New Zealand Markets closed

Markets close on worst day since March

Sophie Moore
Australian shares dropped to near four-month lows on Monday

Australian shares have suffered their worst one-day performance since March as the Aussie dollar recovered slightly from a weak opening.

The benchmark S&P/ASX200 index slumped further to finish down 85.2 points, or 1.4 per cent, to 6,100.3 at 1630 AEDT, while the broader All Ordinaries was down 82.5 points, or 1.3 per cent, to 6,218.6.

Pepperstone head of research Chris Weston says further deterioration in US-Sino relations could be one of the factors to push the Aussie to break the US 70 cents barrier.

"There's nothing working for the Australian dollar at the moment," Mr Weston said, adding US Treasury bonds were also putting a dampener on the dollar.

The Aussie recovered from a rocky start to be buying 70.59 US cents at 1630 AEDT, up from 70.58 US cents on Friday.

The heavy materials sector was the worst hit, sliding 2.4 per cent off the back of falling aluminium and copper prices overnight and movement by China's central bank to free up liquidity in the sector.

Shares in giant BHP were down 2.8 per cent to $34.50, while Rio Tinto fell 1.6 per cent to $78.76.

Aluminium miner South32 retraced some of last week's gains to lose 5.4 per cent, while Alumina Limited was down seven per cent as word emerged Norsk Hydro's Alunorte alumina refinery in Brazil would be staying open.

Banking shares also dropped off as chief executives prepare to face their first public grillings, beginning on Thursday, over rampant misconduct and potential breaches of legislation detailed in the royal commission's interim report.

"We've got a very simple market," Mr Weston said.

"When you're seeing 2.3 per cent declines in the heavy materials sector you're going to see falls elsewhere."

ANZ shares took the biggest hit on Monday, falling 2.6 per cent to $26.99 after the lender flagged an $824 million hit to its full-year profit due to impairments and one-off expenses, more than half of it related to customer remediation.

NAB was down 1.25 per cent to $26.87, Westpac fell 1.3 per cent to $27.13, and Commonwealth Bank was down 0.9 per cent to $69.35 after announcing it would keep banking services running at Australia Post in an agreement worth $22 million a year.

The energy sector was also down more than a percentage point on steadying oil prices and looming US sanctions, with Caltex one of the only in the green.
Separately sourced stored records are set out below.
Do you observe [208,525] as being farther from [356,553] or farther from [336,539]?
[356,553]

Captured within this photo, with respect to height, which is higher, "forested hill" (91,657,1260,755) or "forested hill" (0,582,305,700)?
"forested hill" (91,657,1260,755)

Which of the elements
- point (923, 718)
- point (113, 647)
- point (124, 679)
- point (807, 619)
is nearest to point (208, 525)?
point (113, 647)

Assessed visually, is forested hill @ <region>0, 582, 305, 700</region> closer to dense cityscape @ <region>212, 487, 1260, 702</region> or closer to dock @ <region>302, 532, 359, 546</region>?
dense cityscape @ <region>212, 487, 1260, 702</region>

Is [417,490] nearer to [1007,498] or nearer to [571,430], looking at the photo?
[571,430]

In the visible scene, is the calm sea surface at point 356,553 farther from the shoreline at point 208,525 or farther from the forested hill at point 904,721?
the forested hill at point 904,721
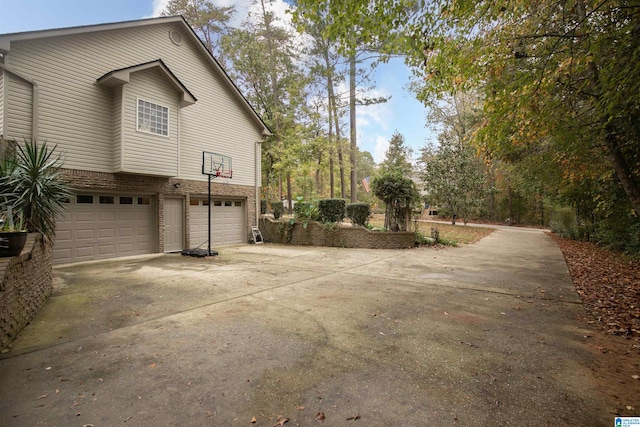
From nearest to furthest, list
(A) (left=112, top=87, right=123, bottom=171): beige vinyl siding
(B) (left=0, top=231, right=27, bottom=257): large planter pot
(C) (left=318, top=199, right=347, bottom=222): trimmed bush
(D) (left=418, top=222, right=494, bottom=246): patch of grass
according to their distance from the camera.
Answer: (B) (left=0, top=231, right=27, bottom=257): large planter pot < (A) (left=112, top=87, right=123, bottom=171): beige vinyl siding < (C) (left=318, top=199, right=347, bottom=222): trimmed bush < (D) (left=418, top=222, right=494, bottom=246): patch of grass

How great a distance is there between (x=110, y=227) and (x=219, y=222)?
387 centimetres

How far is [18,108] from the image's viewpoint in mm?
7316

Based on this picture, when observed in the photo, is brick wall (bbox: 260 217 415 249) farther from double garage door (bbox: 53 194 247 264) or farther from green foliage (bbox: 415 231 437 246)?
double garage door (bbox: 53 194 247 264)

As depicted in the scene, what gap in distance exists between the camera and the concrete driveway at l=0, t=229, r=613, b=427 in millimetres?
2184

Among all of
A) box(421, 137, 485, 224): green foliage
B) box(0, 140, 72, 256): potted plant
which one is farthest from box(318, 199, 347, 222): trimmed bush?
box(421, 137, 485, 224): green foliage

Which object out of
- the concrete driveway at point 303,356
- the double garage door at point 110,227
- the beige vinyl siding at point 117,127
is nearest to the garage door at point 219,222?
the double garage door at point 110,227

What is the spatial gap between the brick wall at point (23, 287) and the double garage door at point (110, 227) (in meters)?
2.83

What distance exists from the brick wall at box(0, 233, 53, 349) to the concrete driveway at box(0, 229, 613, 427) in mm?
179

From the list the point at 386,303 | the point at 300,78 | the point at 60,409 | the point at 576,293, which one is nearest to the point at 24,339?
the point at 60,409

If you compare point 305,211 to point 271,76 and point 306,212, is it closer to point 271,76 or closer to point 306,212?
point 306,212

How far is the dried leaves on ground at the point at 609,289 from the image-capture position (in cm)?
402

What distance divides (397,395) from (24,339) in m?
4.06

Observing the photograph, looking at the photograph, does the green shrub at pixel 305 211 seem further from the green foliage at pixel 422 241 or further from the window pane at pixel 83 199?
the window pane at pixel 83 199

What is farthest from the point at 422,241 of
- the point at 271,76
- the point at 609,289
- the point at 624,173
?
the point at 271,76
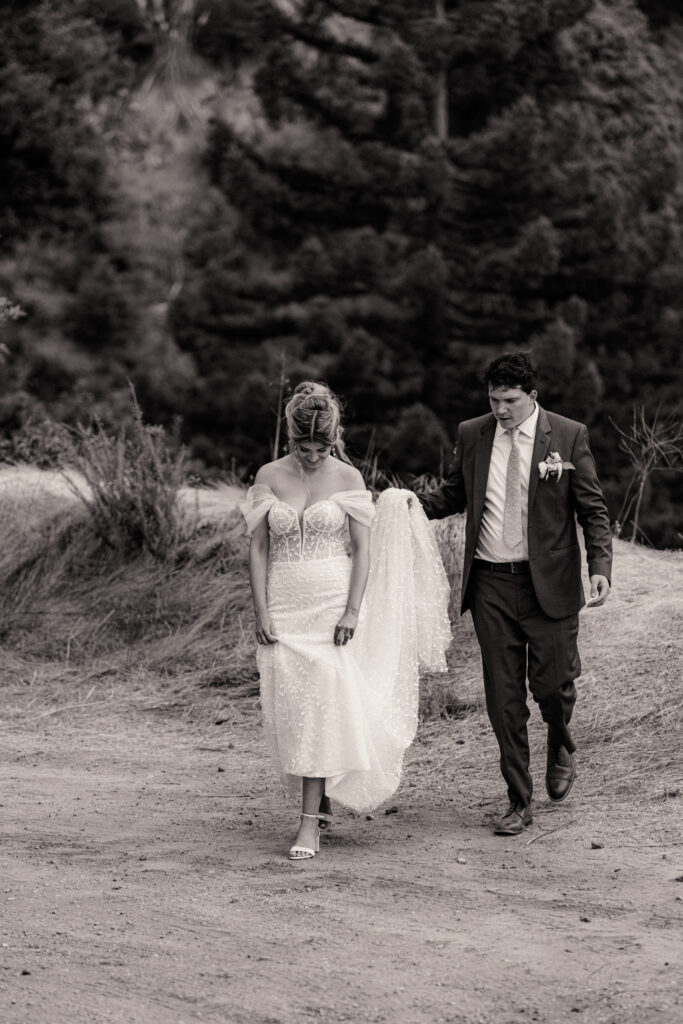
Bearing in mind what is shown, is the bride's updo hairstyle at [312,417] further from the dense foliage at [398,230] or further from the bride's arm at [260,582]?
the dense foliage at [398,230]

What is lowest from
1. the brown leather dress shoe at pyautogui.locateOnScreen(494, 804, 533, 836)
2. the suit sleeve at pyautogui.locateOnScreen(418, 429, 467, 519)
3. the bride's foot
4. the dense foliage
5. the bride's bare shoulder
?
the dense foliage

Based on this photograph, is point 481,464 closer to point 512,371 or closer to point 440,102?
point 512,371

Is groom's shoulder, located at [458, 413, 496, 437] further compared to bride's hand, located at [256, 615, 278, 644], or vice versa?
groom's shoulder, located at [458, 413, 496, 437]

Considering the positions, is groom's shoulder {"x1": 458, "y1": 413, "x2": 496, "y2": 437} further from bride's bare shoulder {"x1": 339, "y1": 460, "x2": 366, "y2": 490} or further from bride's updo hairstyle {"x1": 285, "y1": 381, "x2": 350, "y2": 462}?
bride's updo hairstyle {"x1": 285, "y1": 381, "x2": 350, "y2": 462}

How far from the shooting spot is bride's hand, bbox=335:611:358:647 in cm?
616

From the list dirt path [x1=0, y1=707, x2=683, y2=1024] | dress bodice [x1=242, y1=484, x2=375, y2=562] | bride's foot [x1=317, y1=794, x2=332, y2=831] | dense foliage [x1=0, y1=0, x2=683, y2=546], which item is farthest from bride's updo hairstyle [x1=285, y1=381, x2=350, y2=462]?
dense foliage [x1=0, y1=0, x2=683, y2=546]

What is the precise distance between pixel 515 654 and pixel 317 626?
0.95m

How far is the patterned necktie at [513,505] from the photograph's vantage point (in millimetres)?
6410

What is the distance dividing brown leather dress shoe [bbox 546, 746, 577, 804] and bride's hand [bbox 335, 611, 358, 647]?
1.29 meters

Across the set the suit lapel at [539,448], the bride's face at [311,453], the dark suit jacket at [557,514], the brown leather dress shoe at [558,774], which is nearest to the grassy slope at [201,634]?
the brown leather dress shoe at [558,774]

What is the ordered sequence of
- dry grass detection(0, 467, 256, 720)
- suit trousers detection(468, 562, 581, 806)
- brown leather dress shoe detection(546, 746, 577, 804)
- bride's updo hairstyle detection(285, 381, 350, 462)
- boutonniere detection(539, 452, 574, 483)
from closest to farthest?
bride's updo hairstyle detection(285, 381, 350, 462), boutonniere detection(539, 452, 574, 483), suit trousers detection(468, 562, 581, 806), brown leather dress shoe detection(546, 746, 577, 804), dry grass detection(0, 467, 256, 720)

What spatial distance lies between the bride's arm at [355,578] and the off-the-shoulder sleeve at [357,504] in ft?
0.09

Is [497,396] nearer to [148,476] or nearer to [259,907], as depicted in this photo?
[259,907]

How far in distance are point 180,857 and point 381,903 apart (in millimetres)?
1107
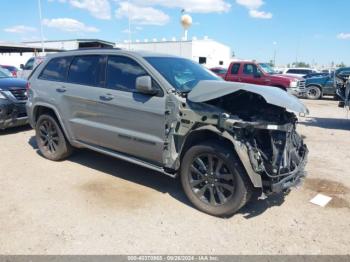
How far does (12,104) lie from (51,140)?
8.43ft

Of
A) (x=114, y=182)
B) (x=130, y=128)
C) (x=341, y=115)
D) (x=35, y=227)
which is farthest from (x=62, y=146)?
(x=341, y=115)

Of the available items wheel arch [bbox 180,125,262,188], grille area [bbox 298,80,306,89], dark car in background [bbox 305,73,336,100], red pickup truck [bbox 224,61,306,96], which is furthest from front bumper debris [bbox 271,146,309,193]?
dark car in background [bbox 305,73,336,100]

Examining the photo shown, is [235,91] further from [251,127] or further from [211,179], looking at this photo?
[211,179]

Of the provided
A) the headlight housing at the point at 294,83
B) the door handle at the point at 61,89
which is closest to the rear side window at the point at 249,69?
the headlight housing at the point at 294,83

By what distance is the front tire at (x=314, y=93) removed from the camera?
1805 centimetres

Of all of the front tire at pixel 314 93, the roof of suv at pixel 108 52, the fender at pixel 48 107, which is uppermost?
the roof of suv at pixel 108 52

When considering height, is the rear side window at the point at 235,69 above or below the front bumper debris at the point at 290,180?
above

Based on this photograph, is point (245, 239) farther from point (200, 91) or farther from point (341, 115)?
point (341, 115)

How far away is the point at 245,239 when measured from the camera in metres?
3.52

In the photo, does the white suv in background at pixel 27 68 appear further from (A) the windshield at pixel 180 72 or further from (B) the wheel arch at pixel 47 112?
(A) the windshield at pixel 180 72

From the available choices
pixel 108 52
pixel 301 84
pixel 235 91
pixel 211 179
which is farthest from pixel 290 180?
pixel 301 84

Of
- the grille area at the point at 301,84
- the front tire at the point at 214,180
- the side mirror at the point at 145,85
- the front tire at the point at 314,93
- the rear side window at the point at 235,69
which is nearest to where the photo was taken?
the front tire at the point at 214,180

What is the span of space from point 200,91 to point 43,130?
341 cm

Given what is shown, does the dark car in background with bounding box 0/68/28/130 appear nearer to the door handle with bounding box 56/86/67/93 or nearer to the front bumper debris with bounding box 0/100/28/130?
the front bumper debris with bounding box 0/100/28/130
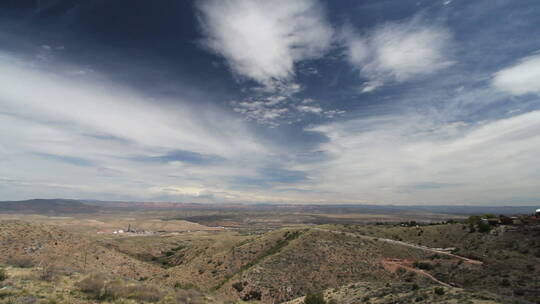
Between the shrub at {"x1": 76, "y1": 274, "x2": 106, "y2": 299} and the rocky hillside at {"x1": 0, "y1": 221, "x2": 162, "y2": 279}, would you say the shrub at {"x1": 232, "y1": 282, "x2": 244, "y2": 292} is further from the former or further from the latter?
the rocky hillside at {"x1": 0, "y1": 221, "x2": 162, "y2": 279}

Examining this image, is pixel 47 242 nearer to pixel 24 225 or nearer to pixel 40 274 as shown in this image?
pixel 24 225

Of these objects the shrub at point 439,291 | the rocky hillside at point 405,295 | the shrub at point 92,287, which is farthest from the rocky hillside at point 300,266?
the shrub at point 92,287

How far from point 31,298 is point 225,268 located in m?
39.2

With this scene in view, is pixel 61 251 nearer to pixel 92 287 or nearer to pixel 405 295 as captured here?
pixel 92 287

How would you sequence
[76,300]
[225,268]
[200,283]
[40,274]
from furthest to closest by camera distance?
[225,268] → [200,283] → [40,274] → [76,300]

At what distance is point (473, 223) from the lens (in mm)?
54875

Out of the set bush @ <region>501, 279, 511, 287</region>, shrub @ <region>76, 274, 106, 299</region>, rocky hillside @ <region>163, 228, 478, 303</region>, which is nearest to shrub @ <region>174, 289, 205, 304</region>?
shrub @ <region>76, 274, 106, 299</region>

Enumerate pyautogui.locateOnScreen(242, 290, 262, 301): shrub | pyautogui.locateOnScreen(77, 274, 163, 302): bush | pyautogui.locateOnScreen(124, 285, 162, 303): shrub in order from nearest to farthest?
pyautogui.locateOnScreen(77, 274, 163, 302): bush
pyautogui.locateOnScreen(124, 285, 162, 303): shrub
pyautogui.locateOnScreen(242, 290, 262, 301): shrub

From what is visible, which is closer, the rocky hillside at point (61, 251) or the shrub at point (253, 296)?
the shrub at point (253, 296)

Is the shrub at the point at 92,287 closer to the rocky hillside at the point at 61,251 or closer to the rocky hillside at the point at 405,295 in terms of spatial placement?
the rocky hillside at the point at 405,295

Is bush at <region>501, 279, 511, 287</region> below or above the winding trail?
above

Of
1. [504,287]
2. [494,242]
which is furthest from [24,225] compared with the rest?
[494,242]

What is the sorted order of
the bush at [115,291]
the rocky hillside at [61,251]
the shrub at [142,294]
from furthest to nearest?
the rocky hillside at [61,251], the shrub at [142,294], the bush at [115,291]

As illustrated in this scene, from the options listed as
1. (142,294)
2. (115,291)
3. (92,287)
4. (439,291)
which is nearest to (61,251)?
(92,287)
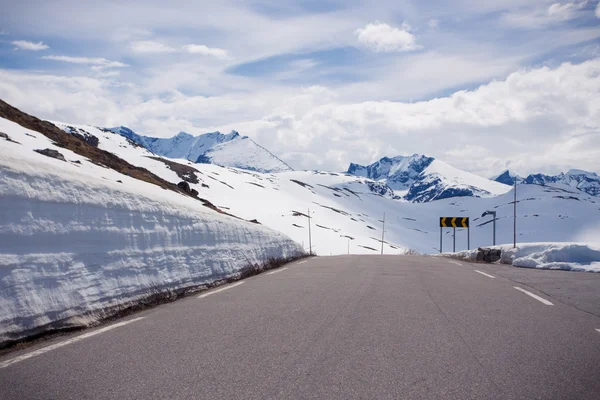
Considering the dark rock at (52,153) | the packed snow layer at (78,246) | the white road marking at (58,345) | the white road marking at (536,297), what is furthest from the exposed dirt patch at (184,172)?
the white road marking at (58,345)

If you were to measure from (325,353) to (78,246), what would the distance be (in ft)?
12.3

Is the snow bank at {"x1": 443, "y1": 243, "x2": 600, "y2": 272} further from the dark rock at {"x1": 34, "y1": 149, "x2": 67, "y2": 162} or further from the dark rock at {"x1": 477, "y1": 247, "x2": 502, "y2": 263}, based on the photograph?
the dark rock at {"x1": 34, "y1": 149, "x2": 67, "y2": 162}

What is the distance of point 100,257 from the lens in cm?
697

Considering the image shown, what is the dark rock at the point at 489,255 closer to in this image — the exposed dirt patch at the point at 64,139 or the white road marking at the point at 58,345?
the white road marking at the point at 58,345

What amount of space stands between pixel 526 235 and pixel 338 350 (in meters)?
172

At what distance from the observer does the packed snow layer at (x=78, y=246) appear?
18.0ft

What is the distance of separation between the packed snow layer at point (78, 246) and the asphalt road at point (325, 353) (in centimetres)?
51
Elsewhere, MYOB shares have soared by almost 20 per cent to $3.55 after private equity firm KKR & Co launched a full takeover bid, buying a 17.6 per cent stake in the cloud services provider.

ON THE ASX:

* The S&P/ASX200 was down 85.2 points, or 1.4 per cent, lower to 6,100.3 points.

* The All Ordinaries was down 82.5 points, or 1.3 per cent, lower to 6,218.6 points.

* In futures trading the SPI200 futures index was down 97 points, or 1.6 per cent, at 6077 points at 1645 AEDT.

CURRENCY SNAPSHOT AT 1645 AEDT:

One Australian dollar buys:

* 70.60 US cents, from 70.70 US cents on Friday.

* 80.34 Japanese yen, from 80.52

* 61.34 euro cents, from 61.42

* 53.86 British pence, from 54.24

* 1.09.56 NZ cents, from 109.27

GOLD:

The spot price of gold in Sydney at 1630 AEDT was $US1196.3 per fine ounce, down from $US1198.939 on Friday.